START DOCUMENT SEGMENT

And he contributed a piece to Fox News: "Listen up, teachers: stop going woke." Walters, who is apparently still teaching at least one course, declared, "I will continue to teach my students the United States is the greatest nation in the world." Also, "The far-left's attempts to destroy our nation's history and indoctrinate our children must be stopped." And he has a busy Twitter page where he sometimes posts videos railing against any of the far-right shibboleths of the day.
Walters has run into trouble for failure to disclose campaign finances. And that voucher program that he whipped together in just four weeks has turned out to be a mess. A federal audit gave the program lowest marks all across the board; digging by The Oklahoman revealed that federal GEER money ended up being spent on everything from Christmas trees to gaming consoles, with virtually no oversight by... well, anyone. ClassWallet, which had landed the contract for running the program without having to bid, quickly ducked responsibility (We were just following the rules we were given). Dems called for Walters' removal from office, to which Governor Stitt said, "Nope. He's swell."
Stitt has no reason to want Walters gone from the job, but now there's some question about Walters' real day job might be. Remember that executive director job that Every Kid Counts Oklahoma that Walters took months before his appointment to state education chief. He's stayed busy there; EKCO has advocated for education privatization, charter expansion, voucher growth-- all the usual. And Walters was well paid for the work.

END DOCUMENT SEGMENT
START GIVEN DATA

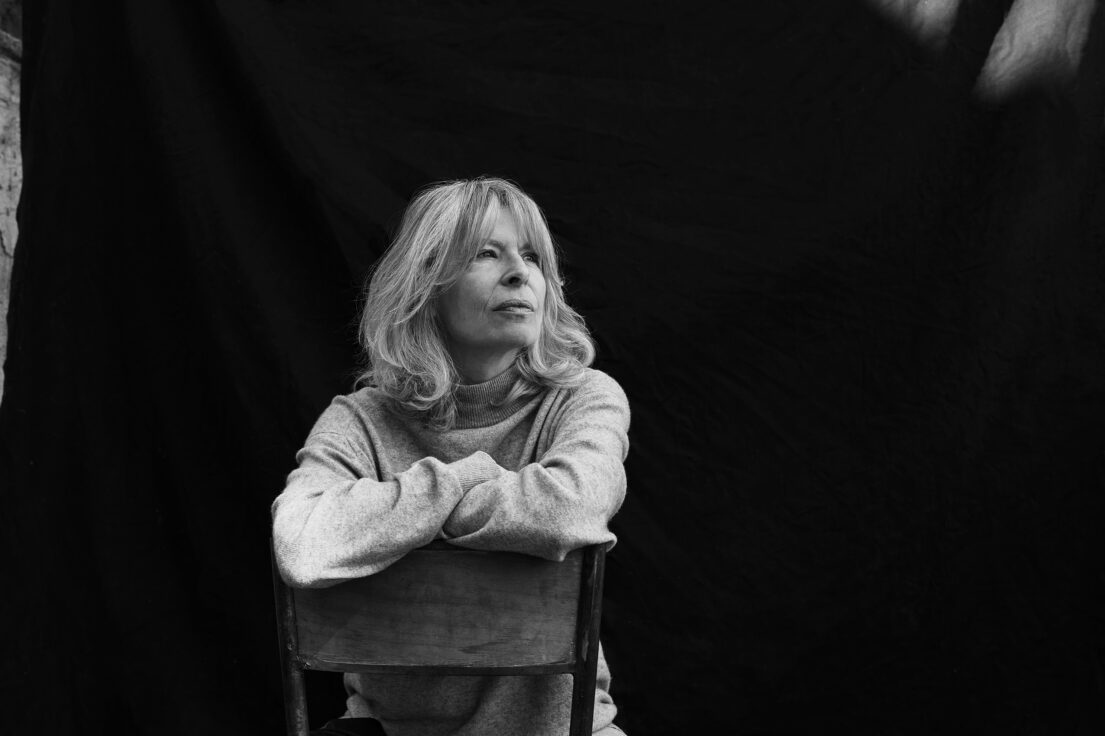 A contemplative woman with crossed arms sits on a chair against a dark backdrop.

END GIVEN DATA

REQUIREMENT ▸
In the passage about Walters, what causes has Every Kid Counts Oklahoma advocated for? List every one the passage names. The lines listed here have no connection to the passage about Walters.

EXPECTED OUTPUT ▸
- Education privatization
- Charter expansion
- Voucher growth